12. An image processing apparatus, comprising:

A candidate image determination module configured to determine a candidate image that matches a first image based on the similarity information, the first image and the candidate image each including at least one keypoint, the location information of the at least one keypoint in the candidate image being known, the candidate image including a second image;

The feature map acquisition module is configured to acquire a first feature map and a candidate feature map from the first image and the candidate image respectively;

A location information determination module configured to determine location information of the at least one keypoint on the second image on the first image by determining matched pairs of pixels in the first feature map and the candidate feature map; and

A transformation relationship determination module configured to determine a transformation relationship of the first image to the second image based on the position information of the at least one key point on the first image and the position information of the at least one key point on the second image.
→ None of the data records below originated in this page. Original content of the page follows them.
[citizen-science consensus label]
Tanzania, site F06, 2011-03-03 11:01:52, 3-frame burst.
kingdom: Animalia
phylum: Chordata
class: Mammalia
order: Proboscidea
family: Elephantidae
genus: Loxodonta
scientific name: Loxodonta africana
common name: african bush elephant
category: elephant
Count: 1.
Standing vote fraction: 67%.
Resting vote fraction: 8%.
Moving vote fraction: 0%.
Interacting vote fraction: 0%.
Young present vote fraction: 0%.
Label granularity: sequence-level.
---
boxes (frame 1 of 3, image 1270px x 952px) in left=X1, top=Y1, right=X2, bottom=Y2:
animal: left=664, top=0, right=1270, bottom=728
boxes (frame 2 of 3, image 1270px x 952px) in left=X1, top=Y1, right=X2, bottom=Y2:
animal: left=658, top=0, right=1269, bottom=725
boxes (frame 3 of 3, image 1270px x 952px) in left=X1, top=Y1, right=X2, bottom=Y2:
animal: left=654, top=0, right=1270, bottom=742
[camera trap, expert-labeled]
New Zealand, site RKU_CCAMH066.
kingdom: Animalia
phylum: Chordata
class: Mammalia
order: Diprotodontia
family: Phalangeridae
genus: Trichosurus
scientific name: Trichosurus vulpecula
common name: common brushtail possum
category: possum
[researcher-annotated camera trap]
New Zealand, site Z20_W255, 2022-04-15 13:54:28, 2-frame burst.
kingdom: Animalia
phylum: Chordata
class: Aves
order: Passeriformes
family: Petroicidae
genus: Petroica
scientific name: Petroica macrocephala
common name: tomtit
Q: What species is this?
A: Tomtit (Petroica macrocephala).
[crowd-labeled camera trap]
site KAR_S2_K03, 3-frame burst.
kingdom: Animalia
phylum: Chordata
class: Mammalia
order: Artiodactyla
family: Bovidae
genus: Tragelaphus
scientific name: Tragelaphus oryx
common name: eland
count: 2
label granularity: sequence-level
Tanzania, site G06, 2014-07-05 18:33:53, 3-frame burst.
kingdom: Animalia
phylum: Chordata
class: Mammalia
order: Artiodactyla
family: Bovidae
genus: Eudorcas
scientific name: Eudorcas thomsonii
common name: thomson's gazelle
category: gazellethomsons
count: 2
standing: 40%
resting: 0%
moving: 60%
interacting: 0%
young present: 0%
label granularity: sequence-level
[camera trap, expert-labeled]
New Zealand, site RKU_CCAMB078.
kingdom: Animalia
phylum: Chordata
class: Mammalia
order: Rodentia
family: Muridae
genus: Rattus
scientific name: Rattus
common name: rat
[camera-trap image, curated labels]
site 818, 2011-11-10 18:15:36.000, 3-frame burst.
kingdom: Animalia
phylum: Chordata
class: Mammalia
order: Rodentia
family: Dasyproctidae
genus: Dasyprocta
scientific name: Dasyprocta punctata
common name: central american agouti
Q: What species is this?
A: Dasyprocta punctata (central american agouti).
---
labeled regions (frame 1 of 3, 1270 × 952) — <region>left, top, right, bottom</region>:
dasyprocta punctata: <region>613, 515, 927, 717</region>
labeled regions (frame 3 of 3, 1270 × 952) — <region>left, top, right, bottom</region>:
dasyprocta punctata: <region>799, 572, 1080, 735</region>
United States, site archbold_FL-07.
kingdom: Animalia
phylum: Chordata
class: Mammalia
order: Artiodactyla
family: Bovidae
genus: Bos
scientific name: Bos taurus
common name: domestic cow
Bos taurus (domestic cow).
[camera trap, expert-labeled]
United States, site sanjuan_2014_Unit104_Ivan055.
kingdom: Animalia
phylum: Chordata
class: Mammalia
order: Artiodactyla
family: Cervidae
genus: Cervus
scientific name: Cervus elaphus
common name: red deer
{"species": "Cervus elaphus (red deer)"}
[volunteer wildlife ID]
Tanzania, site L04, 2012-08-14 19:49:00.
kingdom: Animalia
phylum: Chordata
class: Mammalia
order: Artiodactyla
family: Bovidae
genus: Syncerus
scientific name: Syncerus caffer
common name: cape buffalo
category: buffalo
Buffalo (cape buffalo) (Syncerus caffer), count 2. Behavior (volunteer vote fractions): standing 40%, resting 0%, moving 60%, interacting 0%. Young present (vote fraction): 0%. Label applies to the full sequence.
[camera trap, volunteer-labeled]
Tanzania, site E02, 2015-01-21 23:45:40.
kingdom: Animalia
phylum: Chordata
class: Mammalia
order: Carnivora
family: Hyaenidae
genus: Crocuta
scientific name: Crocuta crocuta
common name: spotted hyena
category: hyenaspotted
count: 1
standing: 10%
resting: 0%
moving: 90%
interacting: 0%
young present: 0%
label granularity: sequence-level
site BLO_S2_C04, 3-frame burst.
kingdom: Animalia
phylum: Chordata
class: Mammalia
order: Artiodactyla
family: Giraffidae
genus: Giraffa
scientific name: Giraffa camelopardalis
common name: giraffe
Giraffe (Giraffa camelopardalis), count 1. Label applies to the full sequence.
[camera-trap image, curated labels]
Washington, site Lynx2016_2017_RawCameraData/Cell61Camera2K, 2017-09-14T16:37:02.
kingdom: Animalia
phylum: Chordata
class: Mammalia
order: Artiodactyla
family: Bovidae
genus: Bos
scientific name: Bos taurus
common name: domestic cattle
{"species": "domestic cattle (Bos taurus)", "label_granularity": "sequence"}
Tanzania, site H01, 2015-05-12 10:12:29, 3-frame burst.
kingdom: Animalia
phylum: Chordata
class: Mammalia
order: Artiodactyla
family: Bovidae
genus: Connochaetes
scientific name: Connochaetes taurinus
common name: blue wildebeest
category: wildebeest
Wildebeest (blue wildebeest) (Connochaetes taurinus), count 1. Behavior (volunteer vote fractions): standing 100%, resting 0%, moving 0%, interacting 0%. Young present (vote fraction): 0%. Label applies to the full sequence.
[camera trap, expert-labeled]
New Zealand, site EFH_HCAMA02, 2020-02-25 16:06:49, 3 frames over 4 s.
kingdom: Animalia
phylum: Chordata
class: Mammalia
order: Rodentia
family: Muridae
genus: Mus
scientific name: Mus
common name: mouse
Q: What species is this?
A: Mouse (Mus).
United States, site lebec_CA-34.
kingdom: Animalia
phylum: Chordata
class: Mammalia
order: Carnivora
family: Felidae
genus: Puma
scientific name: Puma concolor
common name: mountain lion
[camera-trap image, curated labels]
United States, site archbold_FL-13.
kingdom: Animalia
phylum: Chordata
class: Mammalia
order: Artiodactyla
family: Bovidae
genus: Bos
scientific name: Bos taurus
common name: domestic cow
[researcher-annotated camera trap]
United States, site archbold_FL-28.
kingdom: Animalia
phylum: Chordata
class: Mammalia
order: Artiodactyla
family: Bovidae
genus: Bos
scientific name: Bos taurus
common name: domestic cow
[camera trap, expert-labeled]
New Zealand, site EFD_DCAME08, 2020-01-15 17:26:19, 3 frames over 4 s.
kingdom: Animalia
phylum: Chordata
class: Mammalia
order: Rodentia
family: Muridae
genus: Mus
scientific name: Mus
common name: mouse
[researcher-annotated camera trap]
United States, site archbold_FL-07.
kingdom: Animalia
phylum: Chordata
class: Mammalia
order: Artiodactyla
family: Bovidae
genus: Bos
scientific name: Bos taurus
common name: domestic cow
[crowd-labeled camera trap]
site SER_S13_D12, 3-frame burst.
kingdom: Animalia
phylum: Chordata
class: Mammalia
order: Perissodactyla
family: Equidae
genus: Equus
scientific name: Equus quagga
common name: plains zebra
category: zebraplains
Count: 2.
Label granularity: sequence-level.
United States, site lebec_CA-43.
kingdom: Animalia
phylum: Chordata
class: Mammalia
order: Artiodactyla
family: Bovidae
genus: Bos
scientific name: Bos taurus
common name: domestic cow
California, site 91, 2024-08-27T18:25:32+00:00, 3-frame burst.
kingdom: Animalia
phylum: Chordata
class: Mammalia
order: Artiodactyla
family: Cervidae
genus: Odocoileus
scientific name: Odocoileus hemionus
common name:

13. An electronic device, comprising:

at least one computing unit;

at least one memory coupled to the at least one computing unit and storing instructions for execution by the at least one computing unit, the instructions when executed by the at least one computing unit cause the apparatus to perform the method of any one of claims 1-11.

14. A computer readable storage medium, on which a computer program is stored, characterized in that the program, when being executed by a processor, implements the method according to any of claims 1-11.

15. A computer program product comprising computer executable instructions which, when executed by a processor, implement the method according to any one of claims 1-11.